[Estratto del documento]
%%

Esteri
Non solo Israele-Hamas, Medio Oriente polveriera: guerra...
Non solo Israele-Hamas, Medio Oriente polveriera: guerra totale può essere evitata?
Dopo quasi tre mesi di conflitto, la guerra a Gaza ha incendiato la regione aprendo nuovi disastrosi potenziali fronti. Ma gli attori del conflitto possono fermarsi a un passo dall'apocalisse
Il Medio Oriente è tornato una polveriera. La guerra tra Hamas e Israele, scatenata dalla strage del 7 ottobre, dopo quasi tre mesi ha incendiato la regione, aprendo nuovi disastrosi potenziali fronti. A partire da quello tra Israele e Hezbollah, ma anche tra l'Iran e gli Stati Uniti, mentre resta altissima la tensione nel Mar Rosso, sia per gli attacchi degli Houthi dallo Yemen che per la presenza di navi militari di Teheran e Washington che incrociano a poca distanza le une dalle altre aumentando i rischi di uno scontro diretto.

%%

[Istruzioni]
A. Stampa il passo dell'articolo sul Medio Oriente compreso tra "Dopo quasi tre mesi di" e "uno scontro diretto.", estremi inclusi.
B. Secondo l'articolo sul Medio Oriente, quale evento ha scatenato la guerra tra Hamas e Israele?
C. Riprendi l'articolo sul Medio Oriente dal punto in cui si interrompe.

[Insieme di dati]
%%

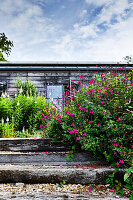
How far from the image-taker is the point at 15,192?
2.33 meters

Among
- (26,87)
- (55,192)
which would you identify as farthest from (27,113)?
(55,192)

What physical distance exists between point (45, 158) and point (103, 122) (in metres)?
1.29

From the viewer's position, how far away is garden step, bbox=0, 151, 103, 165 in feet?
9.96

%%
%%

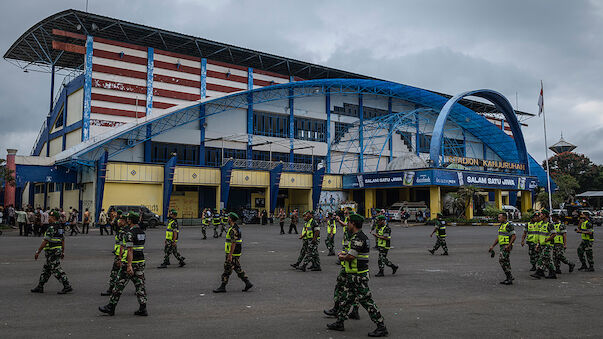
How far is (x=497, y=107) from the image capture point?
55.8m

%%

[Risposte punto per punto]
A.
Dopo quasi tre mesi di conflitto, la guerra a Gaza ha incendiato la regione aprendo nuovi disastrosi potenziali fronti. Ma gli attori del conflitto possono fermarsi a un passo dall'apocalisse
Il Medio Oriente è tornato una polveriera. La guerra tra Hamas e Israele, scatenata dalla strage del 7 ottobre, dopo quasi tre mesi ha incendiato la regione, aprendo nuovi disastrosi potenziali fronti. A partire da quello tra Israele e Hezbollah, ma anche tra l'Iran e gli Stati Uniti, mentre resta altissima la tensione nel Mar Rosso, sia per gli attacchi degli Houthi dallo Yemen che per la presenza di navi militari di Teheran e Washington che incrociano a poca distanza le une dalle altre aumentando i rischi di uno scontro diretto.

B. La strage del 7 ottobre.

C.
L'analisi: "Attori del conflitto possono fermarsi a un passo da apocalisse"
Ma, come evidenzia la Cnn in un'analisi, sebbene di giorno in giorno crescano i timori dello scoppio di una guerra su vasta scala, ci sono anche fattori (economici, politici e militari) che lasciano sperare che gli attori del potenziale conflitto possano fermarsi un passo prima dell'apocalisse.
Da alcuni giorni una serie di eventi hanno gettato benzina sul fuoco, facendo crescere le possibilità che la guerra a Gaza possa propagarsi in altri teatri. Ieri in un raid Usa a Baghdad è stato colpito il quartier generale delle milizie filo-iraniane, provocando la morte di Hajj Mushtaq Talib al-Saidi (Abu Taqwa o Abu Toqa), un comandante delle Forze di mobilitazione popolare (Hashd al-Shaabi). Il giorno prima, quarto anniversario della morte di Qassem Soleimani, c'è stata la strage, rivendicata dall'Is, lungo la strada che porta al cimitero di Kerman dove è sepolto il generale iraniano. Intanto si intensificano i combattimenti tra Israele e Hezbollah lungo il confine con il Libano, con nuovi attacchi segnalati anche in queste ore.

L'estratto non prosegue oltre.